The Morning Journal brought a lot of bad news to the residents of Lorain, Ohio, this past December. Layoffs at a major steel company, at a trucking company, and throughout the county government. And, of course, Ford Motor Company, a major local employer, was in turmoil.
One bittersweet bit of news arrived that month, too: A donor gave $50,000 to Lorain County Community College to help all those laid-off workers find their way to new jobs.
The college joined with the local work-force-development agency to combine the donation with money already provided for retraining through the federal Workforce Investment Act. And in January, they started the “Make Your Layoff Pay Off” program.
The partners held information sessions across the county. To participate in the program, workers were required to go through career counseling, including workshops, online assessments, and one-on-one sessions. There were some tough conversations, says Mary B. Murphy, manager of adult transitions at Lorain.
A lot of people, she says, were interested in nursing because they had heard that it paid well, but many of them either didn’t have the temperament for the profession or tested into the most-basic remedial math classes. The latter students would have taken forever, Ms. Murphy says, to earn associate degrees—even assuming they could eventually meet the requirements of the nursing program. Counselors advised them to work first toward certificates as nursing aides.
Getting a $20,000-a-year job in just months is worth more to many students than waiting years for a $45,000-a-year job. Besides, Ms. Murphy says, certificates can set students on a path toward two-year degrees.
Such a “career pathways” approach is supported by many researchers studying how best to build a modern work force. “Most adults have families, often mortgages,” says Julian L. Alssid, executive director of the Workforce Strategy Center, a nonprofit research group in New York that works with states. “The more you move up the chain to adulthood, the harder it is to attend full time.”
Colleges, Mr. Alssid says, also must not disregard what potential students were doing before they lost their jobs. What skills, credentialed or not, do they already have? How can they quickly build on them?
Lorain’s program focuses on three high-growth fields in the region—advanced manufacturing, health care, and information technology. But the college is flexible with would-be students. Sometimes staff members even advise people to get training somewhere else.
“Our counselors need to know that if we don’t offer what’s best for the students, they need to tell them where to go,” Ms. Murphy says. “We’ve never done that before. It’s taboo. You don’t refer people out.”

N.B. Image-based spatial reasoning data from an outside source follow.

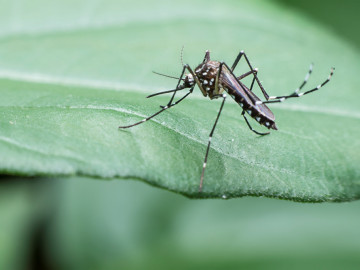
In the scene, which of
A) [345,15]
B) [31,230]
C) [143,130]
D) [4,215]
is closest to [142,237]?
[31,230]

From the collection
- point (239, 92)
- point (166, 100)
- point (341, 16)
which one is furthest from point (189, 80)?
point (341, 16)

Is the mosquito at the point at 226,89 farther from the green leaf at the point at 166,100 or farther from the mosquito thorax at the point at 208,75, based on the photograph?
the green leaf at the point at 166,100

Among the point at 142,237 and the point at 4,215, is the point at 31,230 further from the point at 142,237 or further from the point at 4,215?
the point at 142,237

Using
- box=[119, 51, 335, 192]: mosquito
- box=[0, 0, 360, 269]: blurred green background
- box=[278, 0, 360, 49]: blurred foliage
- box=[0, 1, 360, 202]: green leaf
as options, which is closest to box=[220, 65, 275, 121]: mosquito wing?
box=[119, 51, 335, 192]: mosquito

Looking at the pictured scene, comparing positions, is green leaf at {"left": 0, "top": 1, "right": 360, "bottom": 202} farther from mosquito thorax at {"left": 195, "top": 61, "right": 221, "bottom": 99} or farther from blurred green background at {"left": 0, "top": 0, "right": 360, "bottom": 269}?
blurred green background at {"left": 0, "top": 0, "right": 360, "bottom": 269}

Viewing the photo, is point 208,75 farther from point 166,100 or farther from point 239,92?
point 166,100

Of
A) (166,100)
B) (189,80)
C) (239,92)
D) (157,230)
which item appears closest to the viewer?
(239,92)

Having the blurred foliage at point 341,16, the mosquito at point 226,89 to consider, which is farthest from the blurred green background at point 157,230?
the mosquito at point 226,89
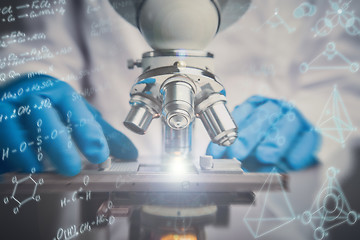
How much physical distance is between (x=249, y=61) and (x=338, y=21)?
0.22m

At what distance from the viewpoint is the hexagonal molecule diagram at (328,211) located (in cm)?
52

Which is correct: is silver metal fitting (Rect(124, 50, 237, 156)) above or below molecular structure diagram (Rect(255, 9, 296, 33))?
below

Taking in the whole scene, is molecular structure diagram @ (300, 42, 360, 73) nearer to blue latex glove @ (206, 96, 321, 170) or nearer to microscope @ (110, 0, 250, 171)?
blue latex glove @ (206, 96, 321, 170)

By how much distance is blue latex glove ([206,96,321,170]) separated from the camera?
2.35 ft

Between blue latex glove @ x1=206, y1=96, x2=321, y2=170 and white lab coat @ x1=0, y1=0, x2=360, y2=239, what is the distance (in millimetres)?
28

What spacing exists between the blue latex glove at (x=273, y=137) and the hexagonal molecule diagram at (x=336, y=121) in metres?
0.04

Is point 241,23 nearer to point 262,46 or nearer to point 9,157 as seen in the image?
point 262,46

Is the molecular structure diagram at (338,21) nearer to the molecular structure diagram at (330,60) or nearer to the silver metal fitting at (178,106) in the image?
the molecular structure diagram at (330,60)

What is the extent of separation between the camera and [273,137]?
29.1 inches

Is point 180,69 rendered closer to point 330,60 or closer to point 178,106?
point 178,106

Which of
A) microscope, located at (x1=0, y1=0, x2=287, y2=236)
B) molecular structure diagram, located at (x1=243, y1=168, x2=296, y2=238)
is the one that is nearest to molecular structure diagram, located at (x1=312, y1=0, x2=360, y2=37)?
microscope, located at (x1=0, y1=0, x2=287, y2=236)

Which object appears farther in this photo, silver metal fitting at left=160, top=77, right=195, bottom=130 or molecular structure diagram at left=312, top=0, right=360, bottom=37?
molecular structure diagram at left=312, top=0, right=360, bottom=37

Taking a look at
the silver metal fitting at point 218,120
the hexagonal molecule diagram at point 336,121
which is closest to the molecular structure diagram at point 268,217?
the silver metal fitting at point 218,120

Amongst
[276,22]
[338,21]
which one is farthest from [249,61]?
[338,21]
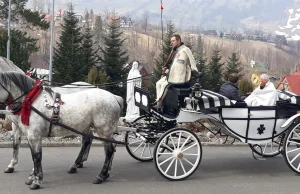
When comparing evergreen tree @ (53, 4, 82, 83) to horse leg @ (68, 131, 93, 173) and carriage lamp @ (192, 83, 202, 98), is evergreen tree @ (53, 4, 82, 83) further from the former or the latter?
carriage lamp @ (192, 83, 202, 98)

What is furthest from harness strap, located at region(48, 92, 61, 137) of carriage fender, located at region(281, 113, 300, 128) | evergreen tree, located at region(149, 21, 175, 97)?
evergreen tree, located at region(149, 21, 175, 97)

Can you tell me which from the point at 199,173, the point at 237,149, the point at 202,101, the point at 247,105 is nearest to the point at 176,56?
the point at 202,101

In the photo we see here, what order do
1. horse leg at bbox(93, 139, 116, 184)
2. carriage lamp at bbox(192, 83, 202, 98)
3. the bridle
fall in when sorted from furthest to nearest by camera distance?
1. carriage lamp at bbox(192, 83, 202, 98)
2. horse leg at bbox(93, 139, 116, 184)
3. the bridle

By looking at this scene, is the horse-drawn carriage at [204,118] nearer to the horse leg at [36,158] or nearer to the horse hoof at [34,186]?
the horse leg at [36,158]

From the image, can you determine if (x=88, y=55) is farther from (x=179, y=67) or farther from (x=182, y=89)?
(x=182, y=89)

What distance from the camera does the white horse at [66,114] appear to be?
6.50 metres

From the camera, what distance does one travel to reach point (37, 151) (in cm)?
649

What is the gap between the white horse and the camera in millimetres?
6496

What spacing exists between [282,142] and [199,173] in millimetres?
1499

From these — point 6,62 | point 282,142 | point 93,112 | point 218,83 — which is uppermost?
point 6,62

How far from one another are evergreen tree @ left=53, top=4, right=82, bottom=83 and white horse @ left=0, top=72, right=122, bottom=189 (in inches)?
948

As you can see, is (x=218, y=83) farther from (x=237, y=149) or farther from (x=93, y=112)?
(x=93, y=112)

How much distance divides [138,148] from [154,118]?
1149 millimetres

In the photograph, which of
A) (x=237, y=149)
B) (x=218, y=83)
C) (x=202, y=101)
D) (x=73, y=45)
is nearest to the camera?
(x=202, y=101)
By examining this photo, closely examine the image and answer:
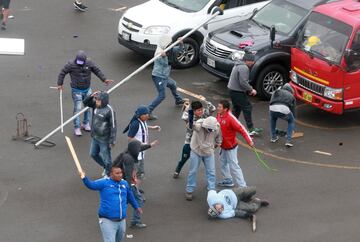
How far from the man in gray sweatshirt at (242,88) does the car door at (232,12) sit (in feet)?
11.2

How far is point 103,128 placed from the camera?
12.0 metres

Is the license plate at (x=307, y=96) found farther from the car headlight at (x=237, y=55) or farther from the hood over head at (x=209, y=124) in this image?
the hood over head at (x=209, y=124)

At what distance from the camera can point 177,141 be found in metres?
13.9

So far, Lorain’s new program has provided counseling to more than 1,000 students. In the spring, 176 of them began job training, paid for by the donation, extra aid from the college, federal work-force money, and in some cases Pell Grants. In one semester, the college and work-force agency spent about $450,000 on the training.

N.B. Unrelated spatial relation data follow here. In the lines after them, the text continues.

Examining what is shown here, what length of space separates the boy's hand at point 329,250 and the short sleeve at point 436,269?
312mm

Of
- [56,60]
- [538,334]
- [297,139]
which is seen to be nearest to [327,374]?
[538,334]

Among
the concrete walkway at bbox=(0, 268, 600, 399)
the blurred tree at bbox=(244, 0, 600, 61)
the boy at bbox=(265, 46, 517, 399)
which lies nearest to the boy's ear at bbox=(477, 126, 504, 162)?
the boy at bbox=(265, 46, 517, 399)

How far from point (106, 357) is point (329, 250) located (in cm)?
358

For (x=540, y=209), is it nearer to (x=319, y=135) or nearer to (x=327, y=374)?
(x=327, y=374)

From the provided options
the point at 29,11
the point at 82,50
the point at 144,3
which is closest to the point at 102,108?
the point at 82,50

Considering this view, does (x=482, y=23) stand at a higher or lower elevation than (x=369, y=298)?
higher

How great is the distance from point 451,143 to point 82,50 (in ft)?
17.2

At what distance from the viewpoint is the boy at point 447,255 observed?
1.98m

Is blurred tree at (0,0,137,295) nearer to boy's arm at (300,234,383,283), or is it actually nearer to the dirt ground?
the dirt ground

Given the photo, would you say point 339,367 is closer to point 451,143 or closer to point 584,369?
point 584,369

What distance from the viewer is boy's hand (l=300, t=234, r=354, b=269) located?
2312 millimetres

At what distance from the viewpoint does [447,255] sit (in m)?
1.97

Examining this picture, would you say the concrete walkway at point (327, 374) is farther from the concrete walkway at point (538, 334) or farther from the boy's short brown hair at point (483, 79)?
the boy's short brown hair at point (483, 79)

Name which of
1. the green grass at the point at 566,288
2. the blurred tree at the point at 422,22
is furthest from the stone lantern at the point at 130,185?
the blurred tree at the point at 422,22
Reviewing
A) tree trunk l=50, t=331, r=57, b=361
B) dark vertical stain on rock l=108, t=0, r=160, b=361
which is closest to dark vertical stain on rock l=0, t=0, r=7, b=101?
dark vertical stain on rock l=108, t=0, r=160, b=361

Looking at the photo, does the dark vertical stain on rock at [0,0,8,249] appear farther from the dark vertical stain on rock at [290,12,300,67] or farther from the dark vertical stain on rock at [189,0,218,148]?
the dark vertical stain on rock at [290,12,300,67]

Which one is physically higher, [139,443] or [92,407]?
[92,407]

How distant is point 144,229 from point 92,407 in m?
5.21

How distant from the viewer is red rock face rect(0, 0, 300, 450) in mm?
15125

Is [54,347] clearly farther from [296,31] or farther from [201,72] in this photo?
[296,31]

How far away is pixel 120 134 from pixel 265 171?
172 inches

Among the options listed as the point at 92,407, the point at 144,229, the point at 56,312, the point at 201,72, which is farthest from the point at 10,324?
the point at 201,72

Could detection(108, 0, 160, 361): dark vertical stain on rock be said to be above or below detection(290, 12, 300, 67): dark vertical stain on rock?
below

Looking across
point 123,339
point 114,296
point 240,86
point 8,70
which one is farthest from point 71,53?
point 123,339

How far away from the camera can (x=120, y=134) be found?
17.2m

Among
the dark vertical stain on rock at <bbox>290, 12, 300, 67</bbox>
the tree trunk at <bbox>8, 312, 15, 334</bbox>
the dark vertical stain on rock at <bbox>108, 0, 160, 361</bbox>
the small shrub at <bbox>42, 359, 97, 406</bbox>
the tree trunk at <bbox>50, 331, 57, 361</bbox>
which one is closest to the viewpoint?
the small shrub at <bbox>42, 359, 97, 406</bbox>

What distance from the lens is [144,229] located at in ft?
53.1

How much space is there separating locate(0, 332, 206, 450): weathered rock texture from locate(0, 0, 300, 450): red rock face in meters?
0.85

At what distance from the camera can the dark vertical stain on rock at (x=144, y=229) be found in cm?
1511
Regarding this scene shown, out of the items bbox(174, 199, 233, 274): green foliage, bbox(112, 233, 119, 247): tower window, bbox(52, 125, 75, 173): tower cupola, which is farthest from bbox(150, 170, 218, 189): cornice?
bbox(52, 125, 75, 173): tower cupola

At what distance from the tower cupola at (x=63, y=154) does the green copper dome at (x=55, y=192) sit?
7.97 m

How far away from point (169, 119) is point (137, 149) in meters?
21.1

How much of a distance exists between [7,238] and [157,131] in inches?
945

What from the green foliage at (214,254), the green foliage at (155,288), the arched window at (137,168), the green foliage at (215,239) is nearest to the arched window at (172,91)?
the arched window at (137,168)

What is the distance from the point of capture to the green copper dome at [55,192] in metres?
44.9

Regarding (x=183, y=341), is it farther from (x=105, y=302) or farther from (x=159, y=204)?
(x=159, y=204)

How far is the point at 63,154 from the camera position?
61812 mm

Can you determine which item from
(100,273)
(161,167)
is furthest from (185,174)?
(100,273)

They renamed the program Stimulate Your Career this fall and are supporting it with $1.2-million from the federal economic-stimulus package. Ms. Murphy expects to see far more participants this semester than in the spring, in part because enrollment for certain courses was already closed when the program started, in January.

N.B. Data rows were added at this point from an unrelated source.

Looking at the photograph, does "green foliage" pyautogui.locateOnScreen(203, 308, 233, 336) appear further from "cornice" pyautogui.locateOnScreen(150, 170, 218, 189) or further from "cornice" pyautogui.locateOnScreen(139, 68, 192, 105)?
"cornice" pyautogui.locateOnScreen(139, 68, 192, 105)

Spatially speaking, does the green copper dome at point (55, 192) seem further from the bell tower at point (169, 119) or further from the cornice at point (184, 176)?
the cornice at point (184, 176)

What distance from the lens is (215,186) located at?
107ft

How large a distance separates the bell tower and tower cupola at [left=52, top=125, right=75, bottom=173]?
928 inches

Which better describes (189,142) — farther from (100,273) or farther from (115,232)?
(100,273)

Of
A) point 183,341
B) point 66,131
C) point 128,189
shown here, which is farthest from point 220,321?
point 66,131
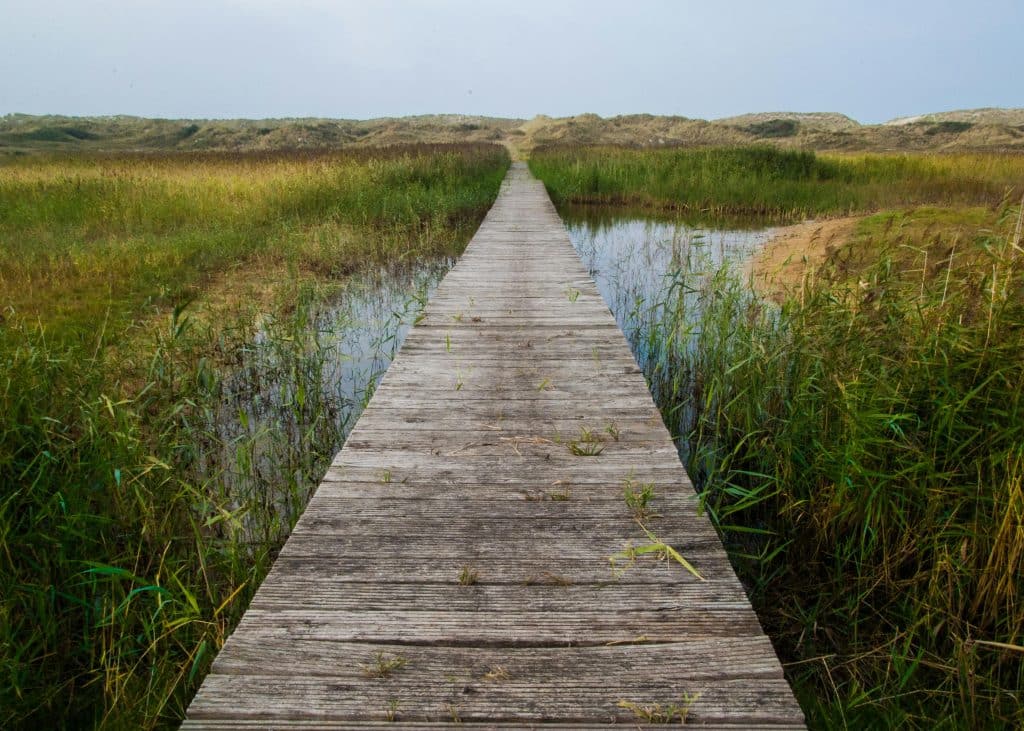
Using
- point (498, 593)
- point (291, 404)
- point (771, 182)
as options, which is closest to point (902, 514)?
point (498, 593)

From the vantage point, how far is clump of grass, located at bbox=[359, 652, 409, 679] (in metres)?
1.44

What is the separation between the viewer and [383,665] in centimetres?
146

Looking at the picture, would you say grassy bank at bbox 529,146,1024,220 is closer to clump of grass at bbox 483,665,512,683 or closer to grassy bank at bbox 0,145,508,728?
grassy bank at bbox 0,145,508,728

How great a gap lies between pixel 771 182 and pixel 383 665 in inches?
583

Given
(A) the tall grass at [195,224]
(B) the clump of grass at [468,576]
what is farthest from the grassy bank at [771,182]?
(B) the clump of grass at [468,576]

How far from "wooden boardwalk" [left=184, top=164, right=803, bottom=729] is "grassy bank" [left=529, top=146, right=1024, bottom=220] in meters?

The college has also created three short-term, intensive academies in wind-turbine technology, industrial-computing applications, and information-systems support. Those programs, which will run until May, offer certificates that will qualify students for entry-level work in those fields. If they choose to pursue associate degrees, the credits they earned will apply.
The academies, which can accommodate about 15 students each, are paid for by the work-force agency and are open only to people in the Stimulate Your Career program. Judging from her e-mail in box, Ms. Murphy says, they will be full.